Microsoft Attempts to Secure IIS

Posted by ryuzaki0 on Wednesday October 3, 2001 @08:34AM from the taking-their-own-sweet-time dept.

billmaly writes: "Yahoo has this article about trying to make IIS more secure. Among steps is to have it install in its most secure state, putting the onus on sysadmins to remove it from that state.
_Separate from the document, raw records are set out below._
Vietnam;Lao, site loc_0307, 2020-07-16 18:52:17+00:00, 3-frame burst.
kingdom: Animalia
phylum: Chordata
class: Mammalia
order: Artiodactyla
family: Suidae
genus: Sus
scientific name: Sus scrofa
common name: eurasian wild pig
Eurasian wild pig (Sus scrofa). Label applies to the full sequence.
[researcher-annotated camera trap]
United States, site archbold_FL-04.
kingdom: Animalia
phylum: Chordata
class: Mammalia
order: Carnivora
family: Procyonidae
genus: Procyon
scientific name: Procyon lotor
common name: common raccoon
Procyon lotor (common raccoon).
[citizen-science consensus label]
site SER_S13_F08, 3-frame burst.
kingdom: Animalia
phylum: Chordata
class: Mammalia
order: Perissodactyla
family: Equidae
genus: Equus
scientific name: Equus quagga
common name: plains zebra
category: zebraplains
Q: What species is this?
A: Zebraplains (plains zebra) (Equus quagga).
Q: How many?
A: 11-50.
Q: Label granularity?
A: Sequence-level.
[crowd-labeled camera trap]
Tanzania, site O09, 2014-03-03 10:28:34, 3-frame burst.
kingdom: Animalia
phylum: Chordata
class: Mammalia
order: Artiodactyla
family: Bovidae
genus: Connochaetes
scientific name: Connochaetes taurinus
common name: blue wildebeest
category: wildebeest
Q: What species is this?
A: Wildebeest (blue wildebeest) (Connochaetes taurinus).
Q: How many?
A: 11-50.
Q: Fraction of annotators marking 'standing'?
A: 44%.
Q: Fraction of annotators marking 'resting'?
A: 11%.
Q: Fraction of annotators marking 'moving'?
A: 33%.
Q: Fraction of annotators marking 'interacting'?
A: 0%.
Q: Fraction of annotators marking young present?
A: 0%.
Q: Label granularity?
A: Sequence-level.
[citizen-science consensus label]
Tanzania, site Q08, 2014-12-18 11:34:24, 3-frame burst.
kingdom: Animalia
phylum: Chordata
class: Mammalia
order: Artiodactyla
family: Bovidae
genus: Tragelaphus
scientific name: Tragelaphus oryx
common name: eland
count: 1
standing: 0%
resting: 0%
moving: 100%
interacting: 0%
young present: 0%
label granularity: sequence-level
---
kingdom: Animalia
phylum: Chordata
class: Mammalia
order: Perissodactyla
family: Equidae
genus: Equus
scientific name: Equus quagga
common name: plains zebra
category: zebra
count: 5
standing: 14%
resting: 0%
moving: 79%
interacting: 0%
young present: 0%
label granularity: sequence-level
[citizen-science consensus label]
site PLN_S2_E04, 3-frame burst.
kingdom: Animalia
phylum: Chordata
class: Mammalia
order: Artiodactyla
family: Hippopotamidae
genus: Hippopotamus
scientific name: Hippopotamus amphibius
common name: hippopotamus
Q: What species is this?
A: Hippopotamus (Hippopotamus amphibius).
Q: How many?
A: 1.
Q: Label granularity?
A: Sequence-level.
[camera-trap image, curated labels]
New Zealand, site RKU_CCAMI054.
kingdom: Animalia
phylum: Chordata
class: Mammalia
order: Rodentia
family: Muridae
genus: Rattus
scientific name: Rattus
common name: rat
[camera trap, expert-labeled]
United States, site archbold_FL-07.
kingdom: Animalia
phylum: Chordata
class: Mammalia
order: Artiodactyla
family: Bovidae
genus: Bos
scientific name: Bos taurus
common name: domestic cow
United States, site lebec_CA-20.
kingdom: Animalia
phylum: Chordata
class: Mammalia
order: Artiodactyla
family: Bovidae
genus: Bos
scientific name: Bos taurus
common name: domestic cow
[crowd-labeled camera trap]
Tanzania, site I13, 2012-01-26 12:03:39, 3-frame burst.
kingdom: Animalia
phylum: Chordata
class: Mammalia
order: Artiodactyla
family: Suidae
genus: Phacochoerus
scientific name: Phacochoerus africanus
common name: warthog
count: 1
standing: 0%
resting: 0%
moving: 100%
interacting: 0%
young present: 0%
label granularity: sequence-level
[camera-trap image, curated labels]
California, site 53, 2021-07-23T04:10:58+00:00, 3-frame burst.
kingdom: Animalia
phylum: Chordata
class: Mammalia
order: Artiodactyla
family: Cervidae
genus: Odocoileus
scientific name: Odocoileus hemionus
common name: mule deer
It looks like Microsoft may be trying to do the right thing from a security standpoint, at least on paper."

3 of 392 comments (clear)

Min score:

Reason:

Sort:

Sendmail by Cave+Dweller · 2001-10-03 08:38 · Score: 0, Flamebait

Isn't this kinda like the efforts to make Sendmail more secure?
Heh, relying on IIS admins? by Jayde+Stargunner · 2001-10-03 08:39 · Score: 1, Flamebait

These are the guys who have still be unable to figure out that the Buffer Overflow, etc. patches are available to them on Windows Update--or that almost all the new exploits would be fixed by getting Service Pack 2.

If they can't figure out how to use Windows Update, or have the sensibility to get the latest service pack within 4 months of its release...I doubt they know how to configure the system from scratch. *L*

Maybe this will require MS sysadmins to least something about the the OS for once. ;-P

-Jayde

--
What's a sig?
Re:Power of Gartner by NathanL · 2001-10-03 09:12 · Score: 0, Flamebait

where was with IIS, you install just about everything by default.

Oh, really? Are you sure about that? Or are you just saying that because you install Apache more often than IIS? Are you aware that there is an option to pick the stuff you want to install rather than letting it install everything?

No IIS servers I installed got hit by code red because - gasp - the default install was not done. If the exploitable software isn't installed, guess what happens? Your server doesn't get compromised! What a revelation.